As with all Punjabi dishes some versions of this recipe call for dangerous levels of cream to be added! In this recipe I have omitted the cream and find that by cooking the onions in paste for i can get away with using less oil than if cooking the onions in a chopped form.

Rajma Masala Ingredients

  • 1 tin of kidney beans
  • 5 large finely chopped tomatoes
  • 2 bay leaves
  • 3 finely chopped medium onions
  • 4 cloves of garlic
  • 1 generous piece of ginger
  • 1 green chilli
  • 1 teaspoon of cumin seeds
  • 1 tablespoon of ground coriander seeds
  • 1 teaspoon of red chilli powder
  • 1 teaspoon of garam masala
  • 1/2 teaspoon of turmeric
  • 1 teaspoon of salt
  • 2 cups of water

Method

Grind the onion, garlic and ginger into a smooth paste either in a mortar and pestle or a food processor.

Heat some oil in a pan and when hot add the cumin seeds and wait until they start to splutter.  Next add the onion paste, turmeric, ground coriander, garam masala, chilli powder and cook off for a few minutes on a medium heat.
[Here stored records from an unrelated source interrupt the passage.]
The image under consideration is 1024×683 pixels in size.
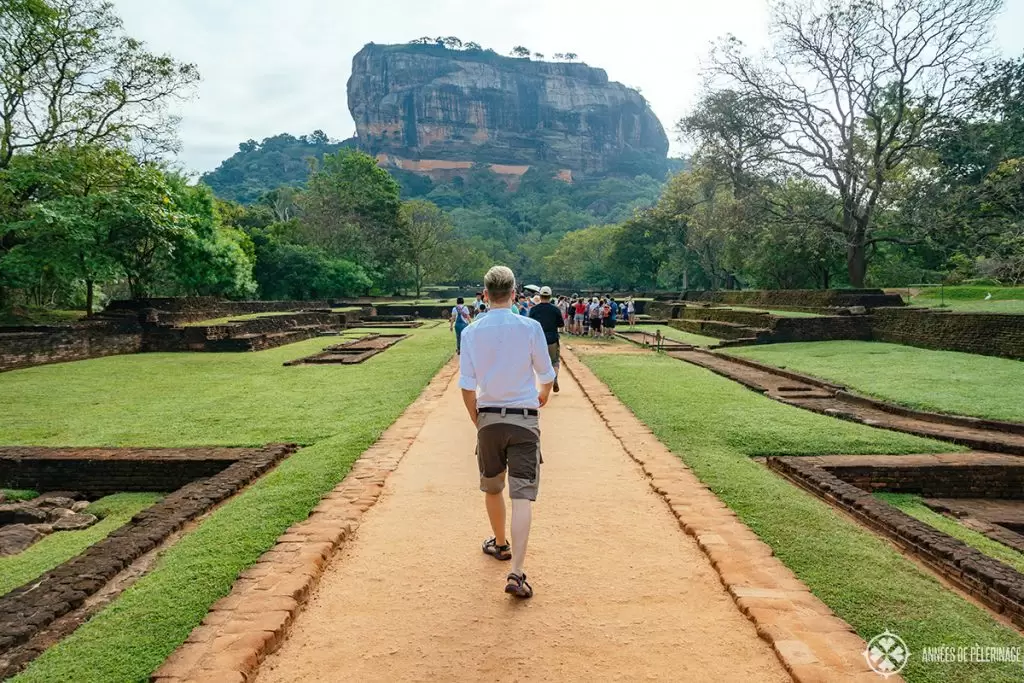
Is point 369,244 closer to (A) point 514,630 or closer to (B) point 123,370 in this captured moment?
(B) point 123,370

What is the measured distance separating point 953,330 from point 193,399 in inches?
588

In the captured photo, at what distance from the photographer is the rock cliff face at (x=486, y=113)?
13725cm

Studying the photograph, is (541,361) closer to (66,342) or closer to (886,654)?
(886,654)

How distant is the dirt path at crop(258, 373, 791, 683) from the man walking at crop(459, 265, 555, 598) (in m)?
0.28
Once the onions are cooked add the finely chopped tomatoes and cook over a low/medium heat until the tomato is soft and cooked through.

Finally add the kidney beans (washed), fresh chilli (slit down the middle), bay leaves, salt and water. Cover with a lid and cook slowly for  at least 40 minutes, the longer the better really. Serve with freshly cooked rice and some chopped fresh coriander.